Directions for this task ▸ Reproduce every line of the data below word for word, leaving out the pictures.

[Opening Extracted information section]

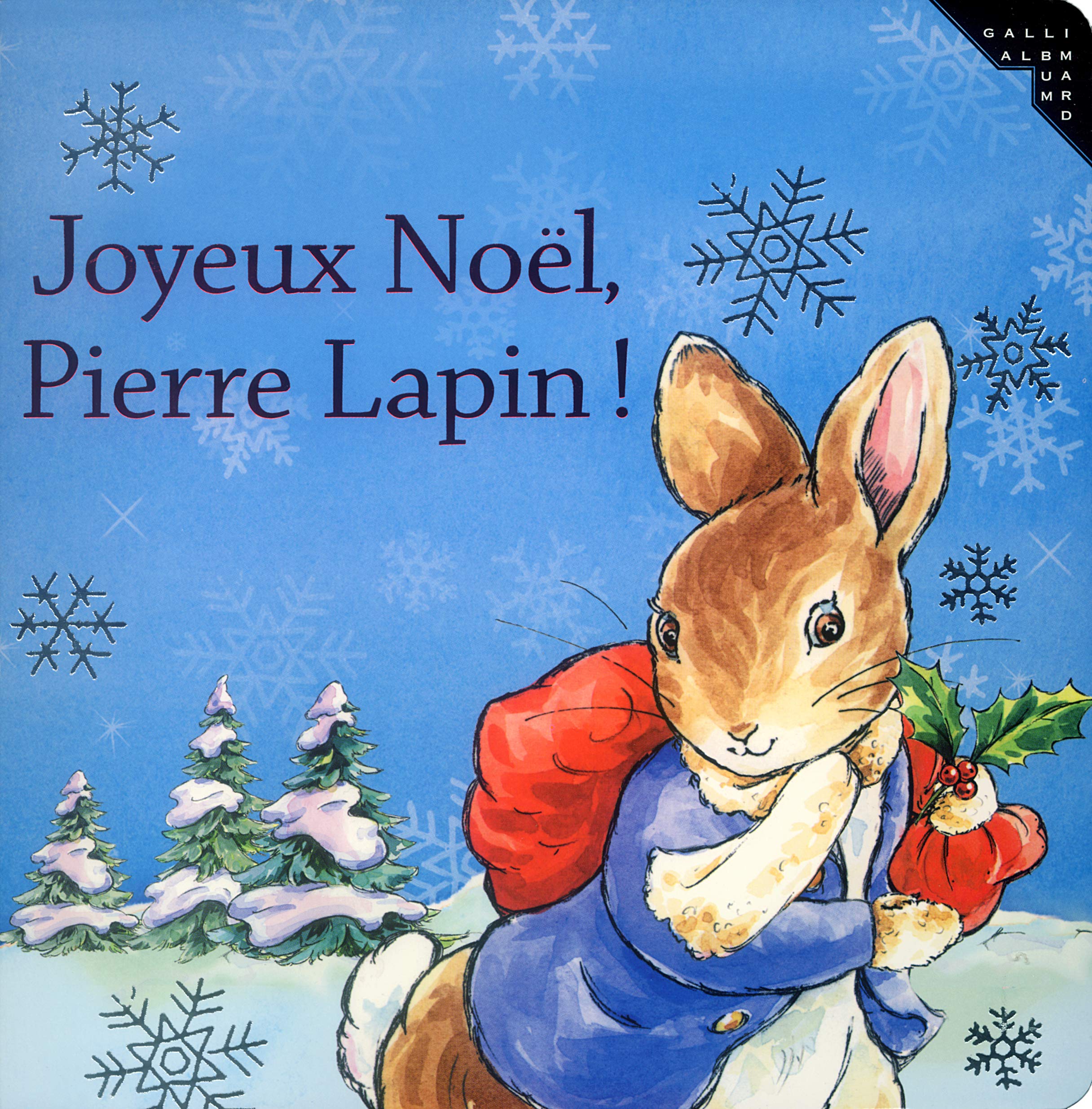 Joyeux Noël, Pierre lapin 9782070556335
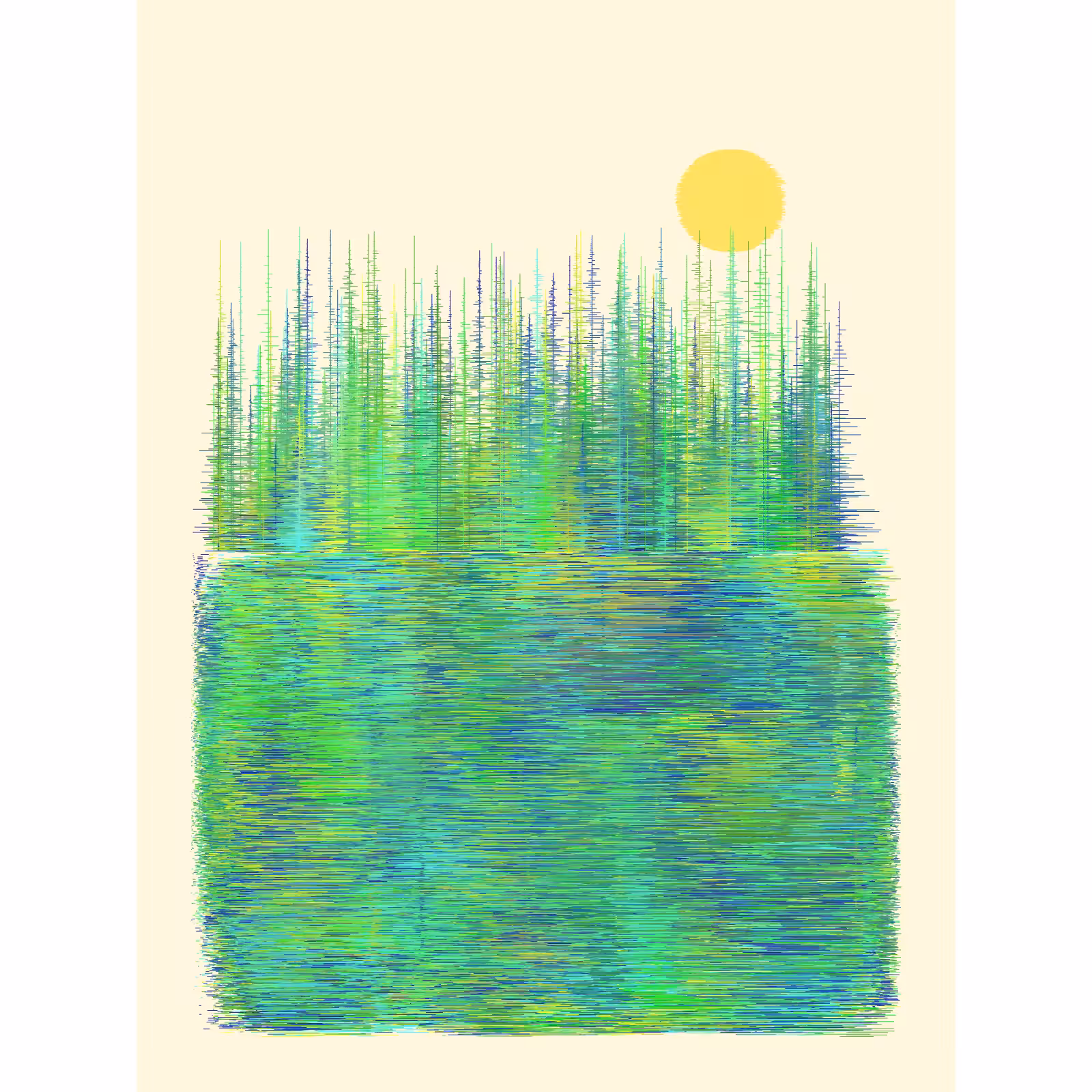 Gradient Lake #152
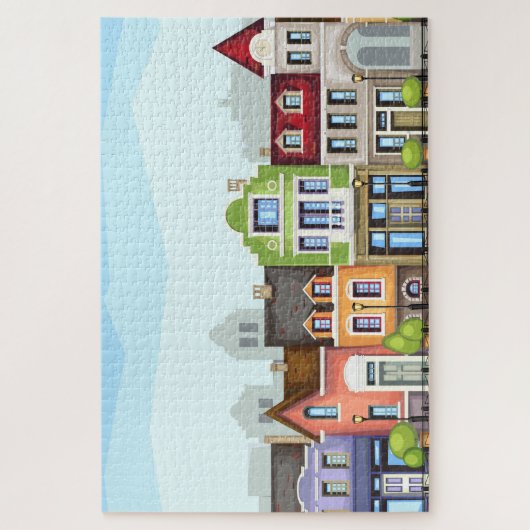 Stad Legpuzzel (Verticaal)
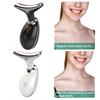 Neck Face Lifter Massager Anti Wrinkle Skin Tighten Device Double Chin Remover Beauty Tool for Facial Contouring Absorbs Creams Faster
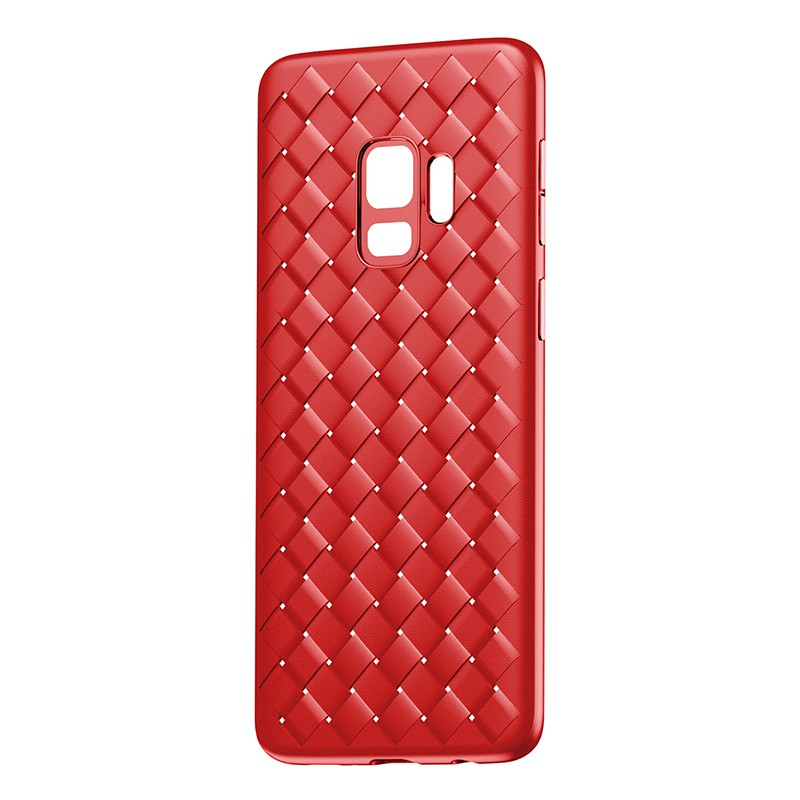 Ursa Mart BASEUS Weaving Case for Samsung S9 / S9 Plus Cover Casing Thin Light Anti Fingerprint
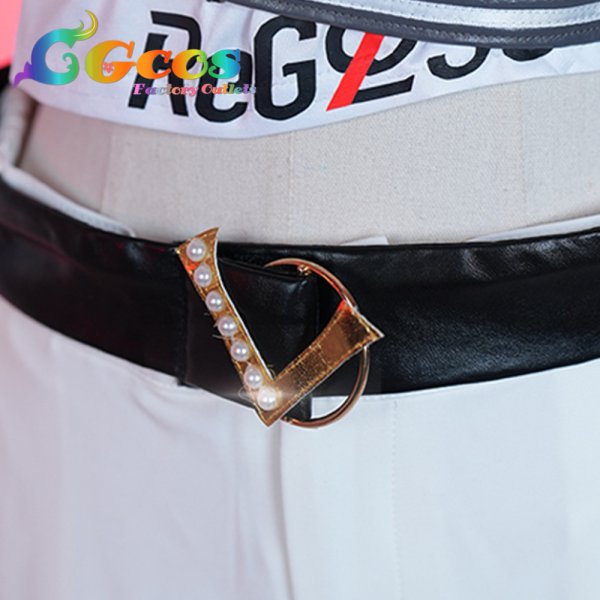 画像13: バーチャルYouTuber VTuber 火威青 音乃瀬奏 一条莉々華 儒烏風亭らでん 轟はじめ コスプレ衣装 (13)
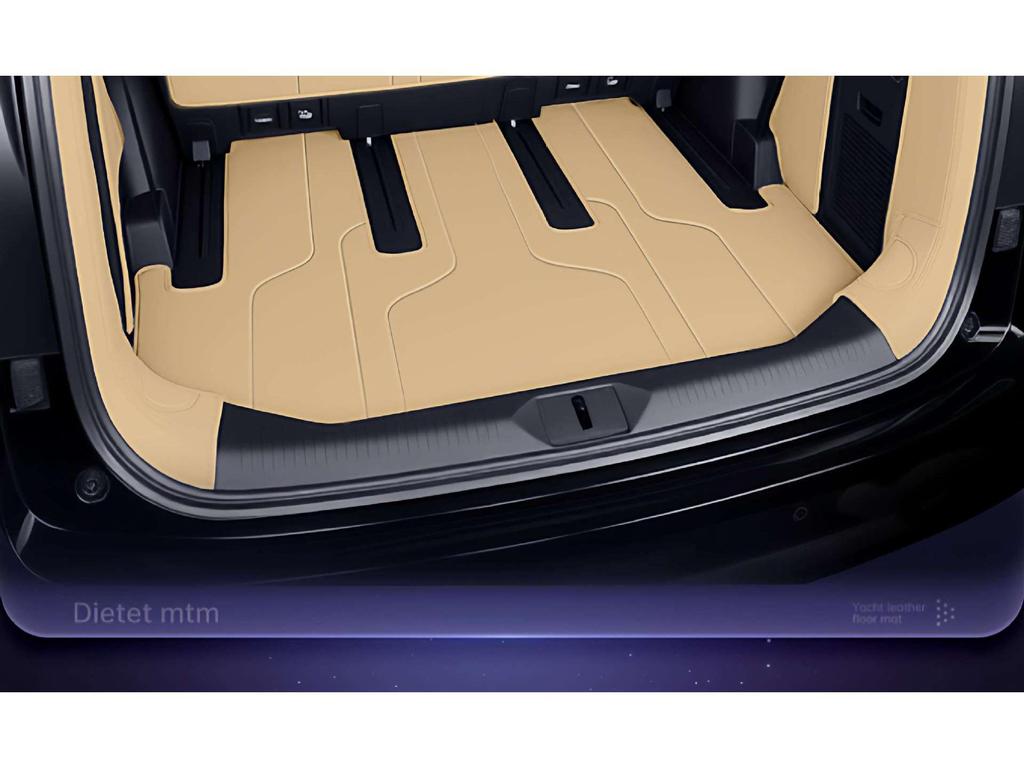 Коврик в багажник Wuling Xingguang 730 2025 - Коврик для всего салона в задний отсек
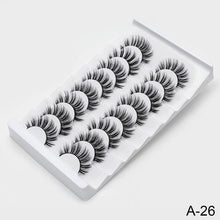 Load image into Gallery viewer, SEXYSHEEP 4/8 pairs 3D Mink  Makeup Eyelash Extension

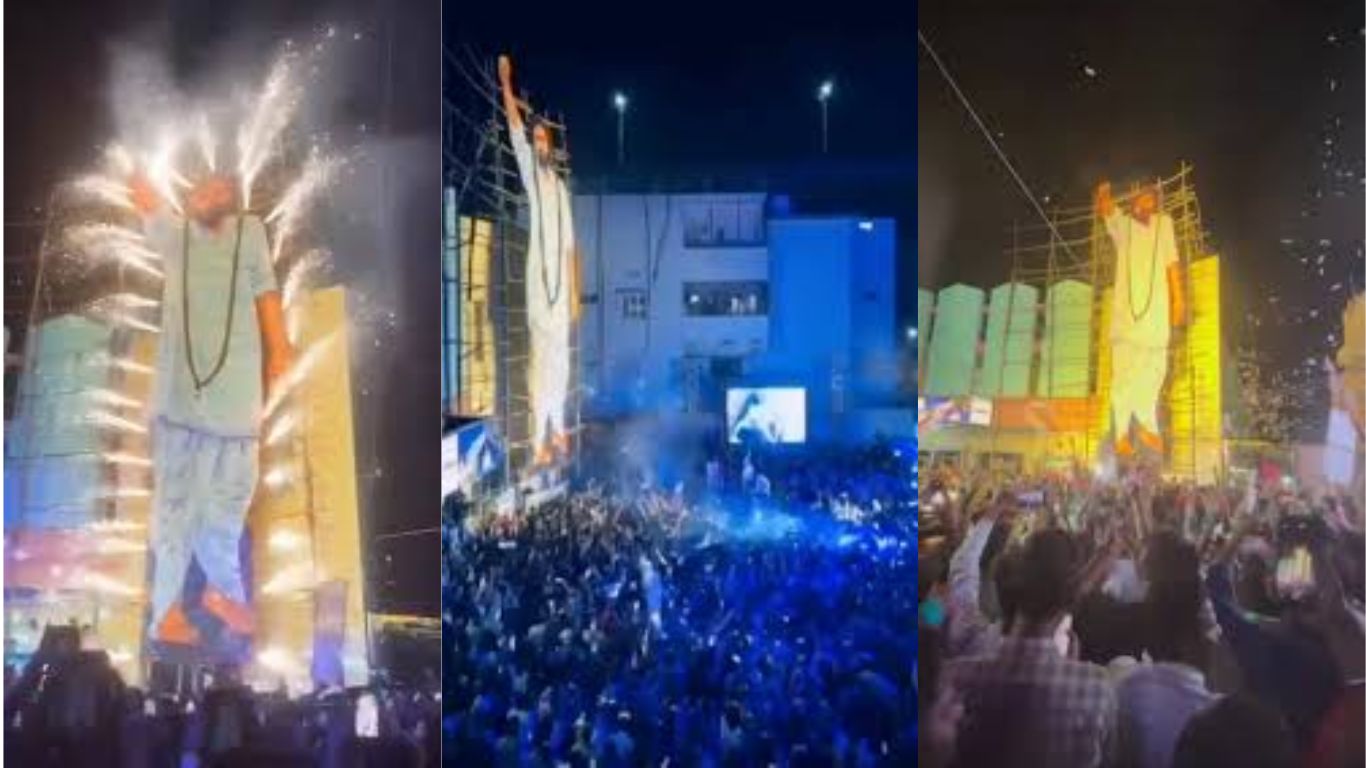 Tammudu Re-Release : అయ్యా బాబోయ్.. ఇదేం మాస్ సెలబ్రేషన్స్ బాబు..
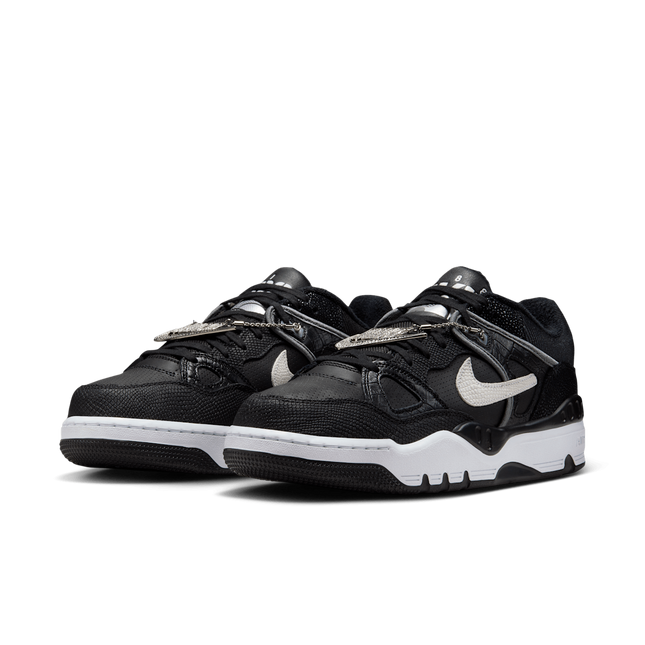 HF7630-001 NIGO Nike Air Force 3 Low Black White Heel Logo NIGO (Men's)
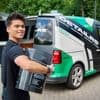 Leon (22) runt miljoenen­be­drijf: ‘Moest zelfs mijn auto verkopen om er geld voor vrij te kunnen maken’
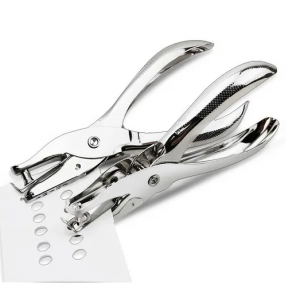Pinza Perforadora De Tarjetas Papel Cartón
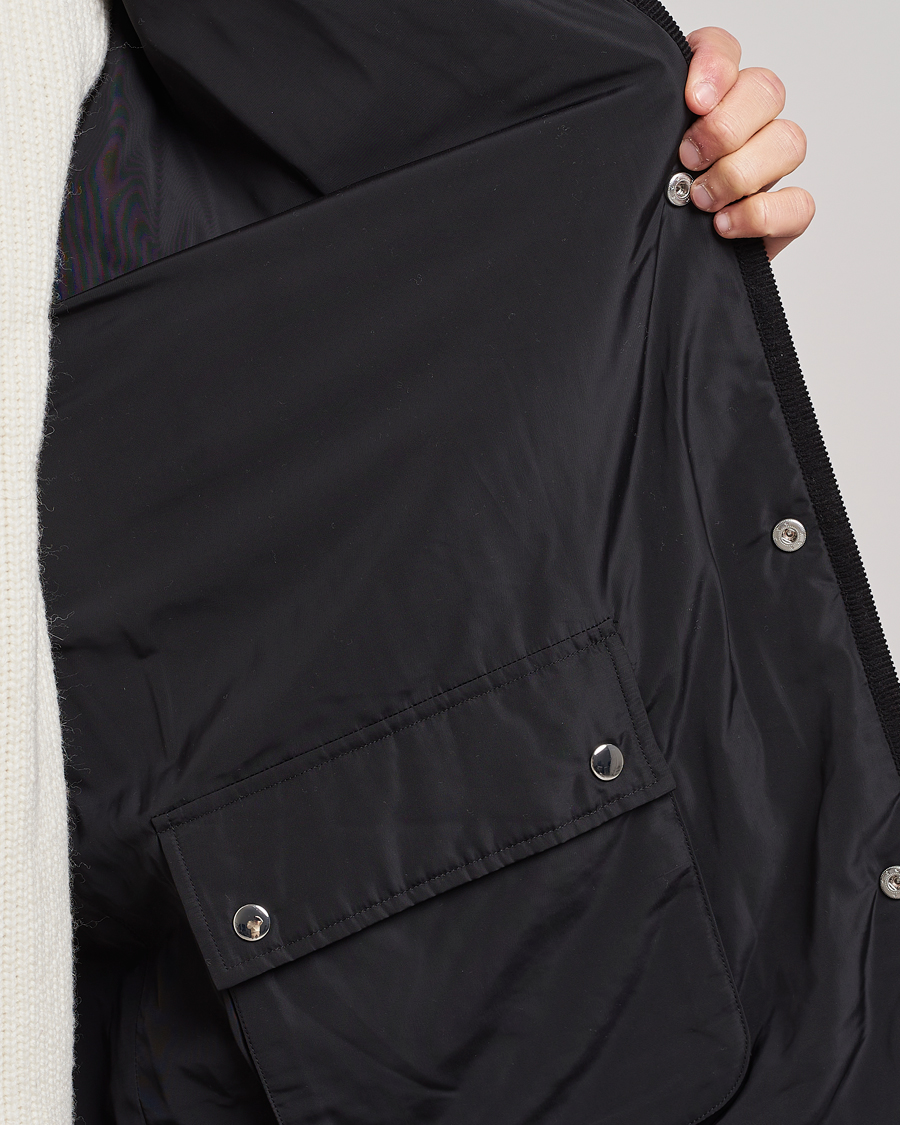 Homme | Manteaux Et Vestes | Filippa K | Reversible Quilted Jacket Black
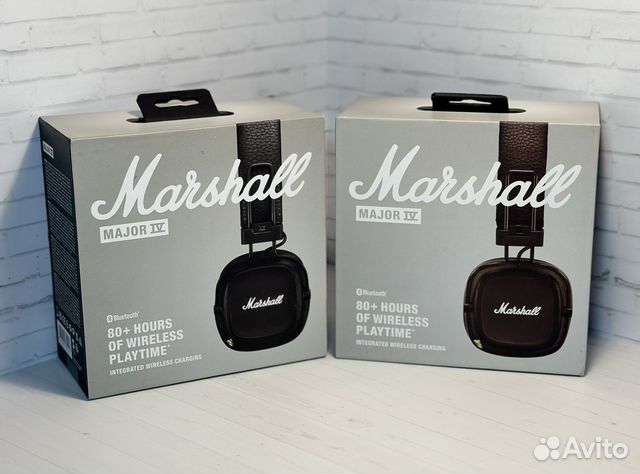 Marshall major 4 (IV) новые оригинал купить в Москве | Электроника | Авито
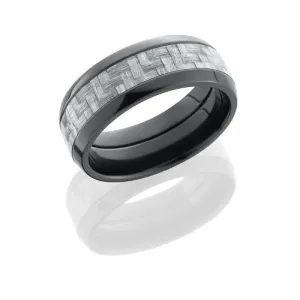 Carbon Fiber Men's Ring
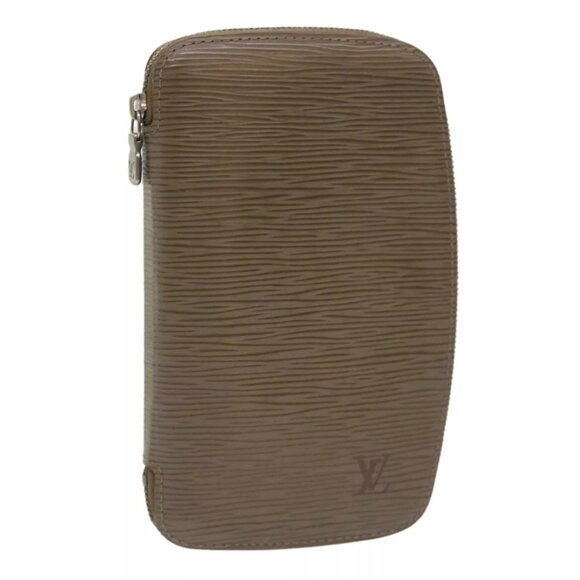 LOUIS VUITTON Epi Day Planner Cover Gray - Picture 1 of 14
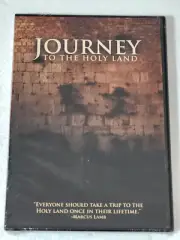 New Sealed - Journey To The Holy Land, DVD, 2007, Marcus & Joni Lamb, Free Ship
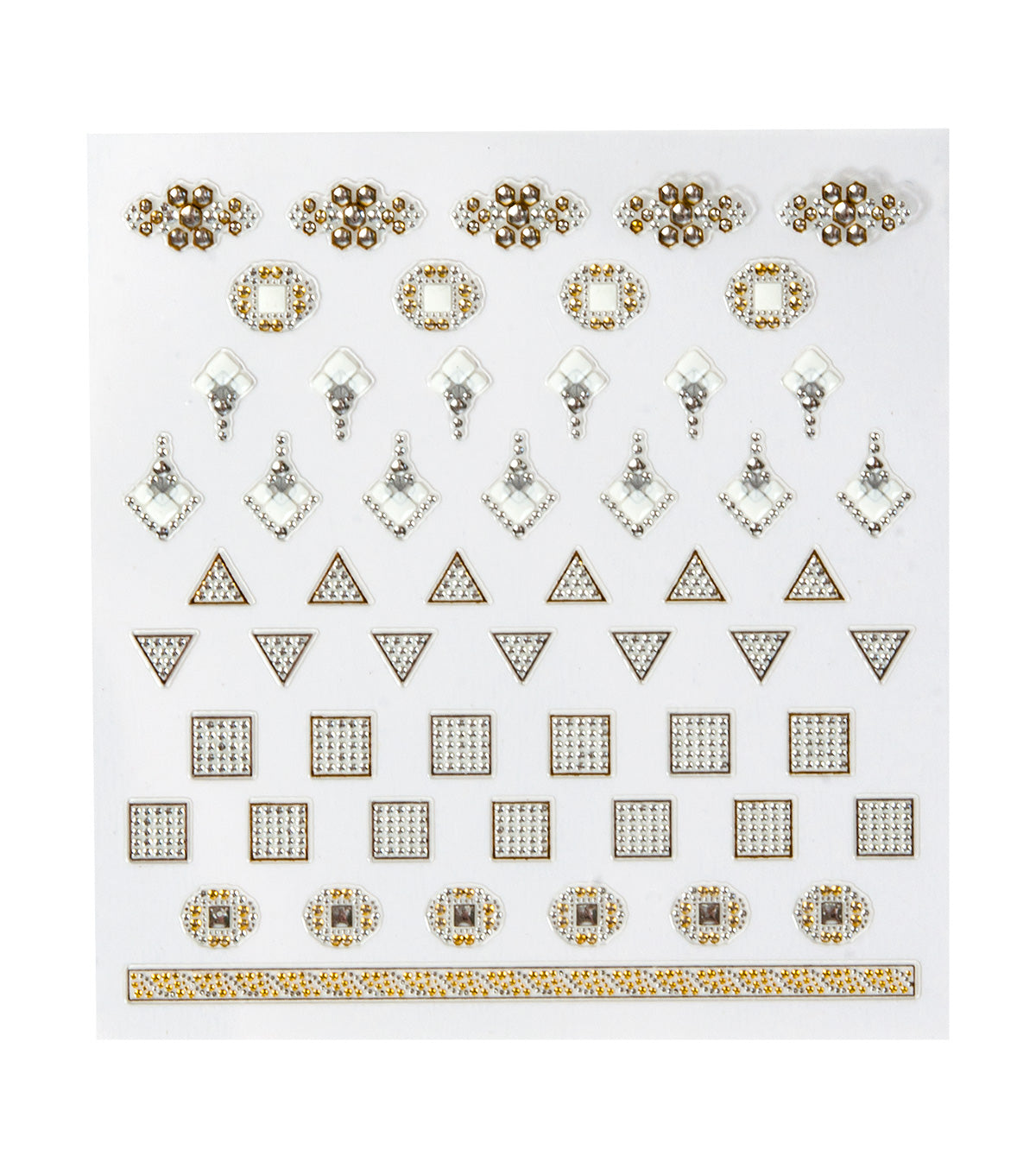 PEGGY SAGE  DECORAZIONIADESIVE PER UNGHIE JEWEL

[Closing Extracted information section]

Answer section ▸
 Joyeux Noël, Pierre lapin 9782070556335
 Gradient Lake #152
 Stad Legpuzzel (Verticaal)
 Neck Face Lifter Massager Anti Wrinkle Skin Tighten Device Double Chin Remover Beauty Tool for Facial Contouring Absorbs Creams Faster
 Ursa Mart BASEUS Weaving Case for Samsung S9 / S9 Plus Cover Casing Thin Light Anti Fingerprint
 画像13: バーチャルYouTuber VTuber 火威青 音乃瀬奏 一条莉々華 儒烏風亭らでん 轟はじめ コスプレ衣装 (13)
 Коврик в багажник Wuling Xingguang 730 2025 - Коврик для всего салона в задний отсек
 Load image into Gallery viewer, SEXYSHEEP 4/8 pairs 3D Mink  Makeup Eyelash Extension

 Tammudu Re-Release : అయ్యా బాబోయ్.. ఇదేం మాస్ సెలబ్రేషన్స్ బాబు..
 HF7630-001 NIGO Nike Air Force 3 Low Black White Heel Logo NIGO (Men's)
 Leon (22) runt miljoenen­be­drijf: ‘Moest zelfs mijn auto verkopen om er geld voor vrij te kunnen maken’
Pinza Perforadora De Tarjetas Papel Cartón
 Homme | Manteaux Et Vestes | Filippa K | Reversible Quilted Jacket Black
 Marshall major 4 (IV) новые оригинал купить в Москве | Электроника | Авито
 Carbon Fiber Men's Ring
 LOUIS VUITTON Epi Day Planner Cover Gray - Picture 1 of 14
 New Sealed - Journey To The Holy Land, DVD, 2007, Marcus & Joni Lamb, Free Ship
 PEGGY SAGE  DECORAZIONIADESIVE PER UNGHIE JEWEL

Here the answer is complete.